The library also supports nontrivial shape operations on the nested dict. For example:

# create a new dimension at dim=1 and expand the dimension size to 10
x = TensorUtils.unsqueeze_expand_at(x, size=10, dim=1)  
# x["rgb"].shape == torch.Size([1, 10, 3, 224, 224])

# repeat the 0-th dimension 10 times
x = TensorUtils.repeat_by_expand_at(x, repeats=10, dim=0)  
# x["rgb"].shape == torch.Size([10, 10, 3, 224, 224])

# gather the sequence dimension (dim=1) by some index
x = TensorUtils.gather_sequence(x_seq, indices=torch.arange(10)) 
# x["rgb"].shape == torch.Size([10, 3, 224, 224])

In addition, map_tensor allows applying an arbitrary function to all tensors in a nested dictionary or list of tensors and returns the same nested structure.

x = TensorUtils.map_tensor(x, your_func)

The complete documentation of robomimic.utils.tensor_utils.py is available here.


robomimic.utils.obs_utils implements a suite of utility functions to preprocess different observation modalities such as images and functions to determine types of observations in order to create suitable encoder network architectures. Below we list the important functions.

  • initialize_obs_utils_with_obs_specs(obs_modality_specs)

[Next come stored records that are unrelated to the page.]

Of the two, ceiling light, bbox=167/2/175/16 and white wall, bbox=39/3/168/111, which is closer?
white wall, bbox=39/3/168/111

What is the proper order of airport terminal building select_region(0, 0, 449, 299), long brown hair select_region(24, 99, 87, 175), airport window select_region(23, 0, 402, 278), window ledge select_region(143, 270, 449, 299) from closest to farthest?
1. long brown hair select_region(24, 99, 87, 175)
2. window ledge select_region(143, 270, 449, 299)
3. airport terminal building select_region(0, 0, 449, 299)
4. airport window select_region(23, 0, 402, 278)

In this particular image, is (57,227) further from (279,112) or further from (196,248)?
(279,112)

    This function initialize a global registry of mapping between observation key names and observation modalities e.g. which ones are low-dimensional, and which ones are rgb images). For example, given an obs_modality_specs of the following format:

        "obs": {
            "low_dim": ["robot0_eef_pos", "robot0_eef_quat"],
            "rgb": ["agentview_image", "robot0_eye_in_hand"],
        "goal": {
            "low_dim": ["robot0_eef_pos"],
            "rgb": ["agentview_image"]

    The function will create a mapping between observation names such as 'agentview_image' and observation modalities such as 'rgb'. The registry is stored in OBS_MODALITIES_TO_KEYS and can be accessed globally. Utility functions such as key_is_obs_modality() rely on this global registry to determine observation modalities.

  • process_obs(obs_dict)

    Preprocess a dictionary of observations to be fed to a neural network. For example, image observations will be casted to float format, rescaled to [0-1], and axis-transposed to [C, H, W] format.

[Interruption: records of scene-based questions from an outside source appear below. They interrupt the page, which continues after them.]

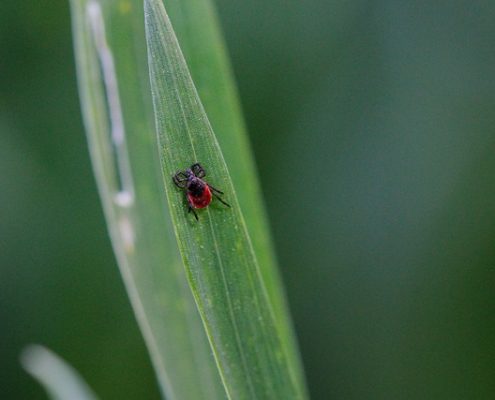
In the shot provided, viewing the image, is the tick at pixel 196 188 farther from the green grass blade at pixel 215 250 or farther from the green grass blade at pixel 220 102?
the green grass blade at pixel 220 102

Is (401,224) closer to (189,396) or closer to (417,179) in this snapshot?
(417,179)

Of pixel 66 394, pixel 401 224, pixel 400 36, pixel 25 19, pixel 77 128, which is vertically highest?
pixel 25 19

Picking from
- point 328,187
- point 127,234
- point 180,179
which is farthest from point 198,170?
point 328,187

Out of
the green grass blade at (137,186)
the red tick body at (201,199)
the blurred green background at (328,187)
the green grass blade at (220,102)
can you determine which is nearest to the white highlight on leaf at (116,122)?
the green grass blade at (137,186)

  • unprocess_obs(obs_dict)

    Revert the preprocessing transformation applied to observations by process_obs. Useful for converting images back to uint8 for efficient storage.

  • normalize_obs(obs_dict, obs_normalization_stats)

    Normalize observations by computing the mean observation and std of each observation (in each dimension and observation key), and normalizing unit mean and variance in each dimension.